Now try running the Grid-Stat utility using the Python embedding functionality.

grid_stat \
PYTHON_NUMPY PYTHON_NUMPY \
$MET_TUTORIAL_DATA/input/sample_python/grid_stat/GridStatConfig_python_tutorial \
-outdir $MET_TUTORIAL_DATA/output/python -v 1

Note how "PYTHON_NUMPY" is used in place of both the fcst_filename and the obs_filename, replacing the path to a gridded data file, in the call to grid_stat.

Take a look inside the $MET_TUTORIAL_DATA/input/sample_python/grid_stat/GridStatConfig_python_tutorial file. You can see the "name" entry under "field" in the fcst dictionary, where it specifies the Python command to be executed to read the data. In this case, it is 

 field = [
     {
      name = "${MET_BASE}/python/read_ascii_numpy.py ${MET_TUTORIAL_DATA}/input/sample_python/grid_stat/fcst.txt FCST"
     }
];

The same is true for the "name" entry under "field" in the obs dictionary, where it specifies the Python command to be executed to read the data. In this case, it is 

field = [
     {
      name = "${MET_BASE}/python/read_ascii_numpy.py ${MET_TUTORIAL_DATA}/input/sample_python/grid_stat/obs.txt OBS"
     }
];     

Output

Output cindyhg Thu, 04/25/2019 - 13:15

Display the output PostScript file, which was generated on the previous page using Plot-Data-Plane, by running the following command:

gv $MET_TUTORIAL_DATA/output/python/crain.ps

Close this file.

On the previous page, Grid-Stat was run. It produced an output NetCDF file containing difference fields. Now dump the header using the ncdump utility (if available on your machine):

ncdump -h $MET_TUTORIAL_DATA/output/python/grid_stat_python_120000L_20050807_120000V_pairs.nc

Users can view the NetCDF header to see how the variable names are defined.

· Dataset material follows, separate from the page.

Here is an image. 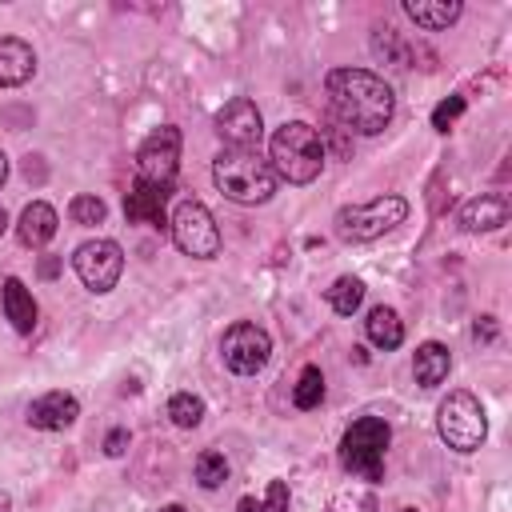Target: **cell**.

Use the ncview utility (if avaliable on your machine) to view the NetCDF output of Grid-Stat:

ncview $MET_TUTORIAL_DATA/output/python/grid_stat_python_120000L_20050807_120000V_pairs.nc &

Click through the variable names in the ncview window to see plots of the forecast, observation, and difference fields for each masking region. Note that in this example the FCST_FCST_Surface_FULL field represents the text "FCST" as opposed to actual forecast values, the OBS_OBS_Surface_FULL field represents the text "OBS" as opposed to actual observation values, and the DIFF_FCST_Surface_OBS_Surface_FULL field represents where the differences lie between the text "FCST" and "OBS".

To see other examples of using Python to pass data (ASCII, NetCDF, and Binary) to MET's plot_data_plane utility please see the "Python Scripts" section on our Sample MET Analysis Scripts page.